Sunday, June 23, 2013

Sunday Morning Links

This and that for your Sunday reading.

- Scott Sinclair discusses how CETA could create extreme and unnecessary risk in Canada's banking and financial system:
The failure of a single company (such as Lehman Brothers in October 2008) or unchecked growth in markets for high-risk financial products (such as sub-prime mortgages) can quickly cascade out of control, threatening the integrity of the entire system. Especially during a crisis, financial regulators need to act decisively, without worrying about expensive lawsuits from disgruntled foreign investors. But that’s precisely the toxic ingredient the CETA negotiations have introduced into the mix.

The EU insists that foreign investors must have unimpeded rights to challenge banking and other financial regulations through investor-state dispute settlement. The Canadian Department of Finance is arguing that financial sector regulation is of such critical importance to the economy that regulatory measures must be shielded from direct challenge by foreign investors.

Negotiators reportedly are at an impasse and this issue is now on the list to be resolved by politicians. Given the intense pressure to close a deal, politicians could overrule Finance officials and undermine the ability of regulators to avert or stem future financial crises.
...
Ironically, Europeans are learning the folly of this approach the hard way. Foreign investors have turned to investor-state arbitration to try to recover losses from Europe’s seemingly interminable financial crisis. In the first investor-state case ever by a Chinese mainland investor, a Chinese financial services company is suing Belgium under a 2005 Belgium-China investment protection treaty.
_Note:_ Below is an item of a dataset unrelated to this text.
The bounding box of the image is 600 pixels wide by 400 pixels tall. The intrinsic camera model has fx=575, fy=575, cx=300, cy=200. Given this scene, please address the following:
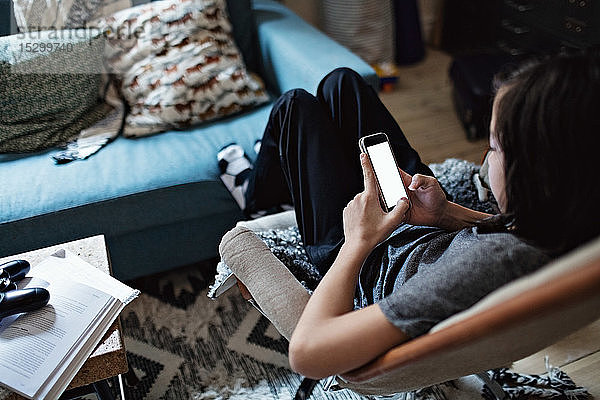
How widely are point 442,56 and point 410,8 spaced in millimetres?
376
Ping An, the largest single shareholder in the Belgian-Dutch bank Fortis, allegedly lost $2.3 billion USD when government authorities, who stepped in to rescue the financial giant, subsequently sold off assets over the objections of minority shareholders. Foreign investors have also filed investor-state claims against both Greece and Cyprus to recover losses incurred under financial restructuring programs.

While the risk of an investor-state dispute is highest during a crisis, under Europe’s proposed CETA approach, more routine financial regulations could also be vulnerable. For example, the Canadian government has tightened mortgage regulations four times since 2008. Canadian officials have publicly confirmed that these are just the sort of regulations that the Europeans want to see exposed to challenge.
- And Matt Taibbi exposes the dirty truth behind the ratings agencies whose word has been relied upon as the basis for far too many economic decisions:
Ratings agencies are the glue that ostensibly holds the entire financial industry together. These gigantic companies – also known as Nationally Recognized Statistical Rating Organizations, or NRSROs – have teams of examiners who analyze companies, cities, towns, countries, mortgage borrowers, anybody or anything that takes on debt or creates an investment vehicle.

Their primary function is to help define what's safe to buy, and what isn't. A triple-A rating is to the financial world what the USDA seal of approval is to a meat-eater, or virginity is to a Catholic. It's supposed to be sacrosanct, inviolable: According to Moody's own reports, AAA investments "should survive the equivalent of the U.S. Great Depression."
It's not a stretch to say the whole financial industry revolves around the compass point of the absolutely safe AAA rating. But the financial crisis happened because AAA ratings stopped being something that had to be earned and turned into something that could be paid for.
- Mike de Souza reports on the latest revelations about the Cons using public money to do PR work for the oil sector - explicitly working to "support" the Northern Gateway pipeline even as they claim to be carrying out an unbiased regulatory process. But Barbara Yaffe notes that British Columbians aren't buying the spin - and yet another Enbridge spill won't do much to help the impression that the Cons' oil-industry funders are far more concerned with papering over serious concerns about health and the environment than actually operating safely. 

- Meanwhile, in the department of policies the public actually wants to see Canada's government working on, Steve Morgan discusses EKOS' polling showing 78% popular support for public funding for needed prescription drugs:
Canadians have good reasons to want such reform. Every developed country with a universal healthcare system provides universal coverage of prescription drugs… except Canada.

Drug coverage is provided in all comparable healthcare systems because, when prescribed and used appropriately, prescription drugs can be among the most cost-effective forms of providing healthcare. The architects of these other systems know that charging patients for prescriptions will impede the use of essential medicines – which can cost the healthcare system in other ways, such as increased hospitalizations.

In Canada, many patients cannot afford to take medicines prescribed by their doctors. The recent poll by EKOS suggests that, in the past five years, about one in five Canadians (23%) have chosen not to fill a prescription because of out-of-pocket costs. That’s a lot of missed prescriptions.

Such access problems are prevented when medically necessary prescriptions are covered as part of the healthcare system. Countries with such access – every other developed country with universal healthcare – also spend considerably less on pharmaceuticals than Canada does. This is because healthcare systems that purchase medicines on behalf of entire populations have significant bargaining power in price negotiations with drug manufacturers.
- Finally, Andrew Coyne offers a handy guide to the rights and wrongs involved in Justin Trudeau's massive speaking fees and the Cons' publicly-funded response.